Maçın başında Emenike’nin Atiba’yı sırtına alıp Tolga’yla karşı karşıyada yaptığı vuruş sadece maçın ilk net pozisyonu değil. Bu pozisyon fazlasıyla önemli. Çünkü sadece bir adım az atsa penaltı ve kırmızı kartla takımını avantajlı pozisyona getirecek. Ama Emenike sportif açıdan övgüye değer bir karar veriyor. Hatta düşünmeden, sadece gole kilitlenerek, oyunda ve ayakta kalarak sonuna kadar gitmek istiyor. Teknik direktörü olsam kötü bir karar verdiğini düşünürüm. Ama adil oyun açısında övgüye değerdir.

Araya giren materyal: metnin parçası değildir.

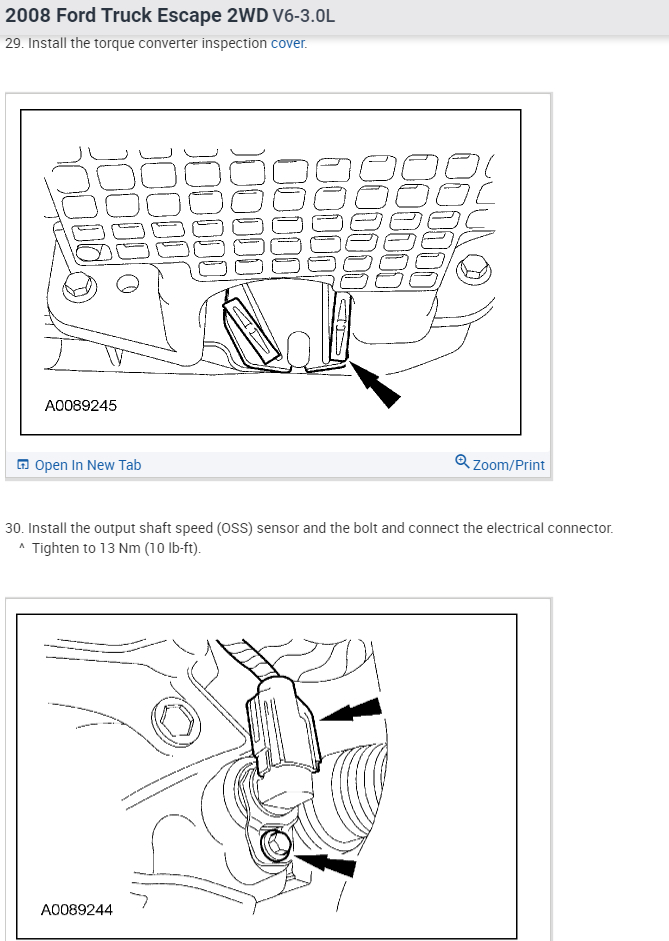 2008 Ford Truck Escape 2WD V6-3.0L

29. Install the torque converter inspection cover.

A0089245

Open In New Tab

Zoom/Print

30. Install the output shaft speed (OSS) sensor and the bolt and connect the electrical connector.
^ Tighten to 13 Nm (10 lb-ft).

A0089244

Bu düşünmeden yapılan hamleler bazen bambaşka sonuçlar da veriyor tabii. Raul’un gördüğü kırmızı kart her açıdan acıklı. Rakibinin baldırına böyle acımasızca basmak neden? Tehlike bölgesinden bu kadar uzakta bu kadar düşüncesizce davranabilmek. İşte böyle kritik iki anda değişti oyunun kaderi.
Ersun Yanal değişiklik yapmadan orta sahayı Kuyt’ın da yardımıyla Alper’e emanet etti. Golü bulunca da hamleyi geciktirdi. Devreyi bekledi belki. Yokuş aşağı bu hamlesizlikle gitti.

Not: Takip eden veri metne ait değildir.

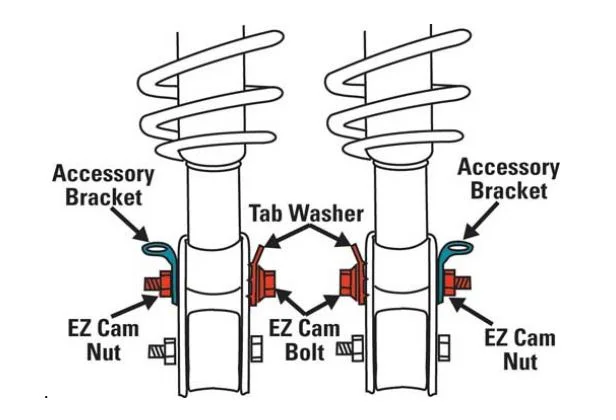 Accessory Bracket

Tab Washer

Accessory Bracket

EZ Cam Nut

EZ Cam Bolt

EZ Cam Nut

Gökhan’ın hatası ve sonrası
Olcay’ın attığı gol Fenerbahçe’ye nasıl gol atarsınız sorusunun harika bir cevabı orta sahadan hızla ve pasla sola açılan top. Olcay topa hakim oluyor büyük bir soğukkanlılıkkla sola çekiyor. Gökhan o seviyedeki bir oyuncu için hiç yapılmayacak bir işe imza atıyor. Ayakta kalıp rakibinin karşısında dikileceğine kayıp, boşaltıyor alanı. Olmayacak bir hata ve Olcay’dan ustalık.
2-1’den sonra olan ise Fenerbahçe orta sahasının sadece Alper’e kalışı sonrası devre bitene kadar iki stoperin Olcay ve Gökhan’la kalışı sonrası Almeida’nı sürekli boşta kalışı. 2-1’den sonra hemen 4-4-1 ya da 4-3-2’ye dönüp eksik kalışı avantaja bile çevirebilirdi Yanal. Beklemesi hata oldu. Orta saha savunma arasını rakibine teslim etti. Fernandes ve Oğuzhan kendisini gösterebildi. Devre bittiğinde normal yorum, farkın artabileceği olurdu.
İkinci yarıda diriliş
Yanal ikinci yarıya Emenike dahil herkesi oyunun kaynağına baskı yapmakla görevlendirdi. Alanı Beşiktaş için dar kıldılar. Fernandes dışında oyunu açacak oyuncu bulunamadı. Fenerbahçe beraberliği bulduğu 83’e kadar pozisyon vermeden ve sürekli bularak oyunu götürdü. Burada Caner, Alper ve Kuyt’ın harika bir şekilde alan daraltışını tebrik etmek lazım. Müthiş bir presle rakibi durdurdular.
Oğuzhan bir ‘galip’ mi?
Fenerbahçe’nin bu baskı oyununda Fernandes’in yalnız kalışı, ilk yarıda çok iyi bir asist Oğuzhan’ın onu yalnız bırakışı oyuncu özelliğiyle açıklanabilir. Ancak 85’den sonra bulduğu iki gol pozisyonunda ayakta kalamayışı, soğukkanlı şutlar bulamayışı ve kritik anlardaki pasa kayıplarıyla kaptırdığı toplar bir şeyle anlatıyor. Oğuzhan bu kadro yapısı içinde vasat olamaz. Böyle bir şansı yok. Bu tip bir maçta ‘winner/galip’ oyuncu karakteri koyması lazım ortaya. Oğuzhan yeteneğiyle göz kamaştırıyor. Ama şampiyon takımın yıldızı olacaksa fazlası lazım.
Çakır’ın kararları
Raul’un pozisyonuna bahane bulunmaz. Net kırmızı kart. Necip’in ikinci sarı kartı ise karşılıklı çekmede faul dahi değil. Pektemek’in elle oynayışı tartışmasız penaltı. Tolga - Kuyt çarpışma tarzına Türkiye’de her zaman faul veriliyor. O yüzden bir şey söylenemez. Ama bu yorum genel olarak yanlış. Altı pas dışında tamamen topla ilgili iki oyuncunun yükselişi, Tolga’nın topa yetişme şansı da yok gibi görünüyor. Karara itirazım yok. Ama Türkiye’deki bu yorum genel olarak gözden geçirilmeli.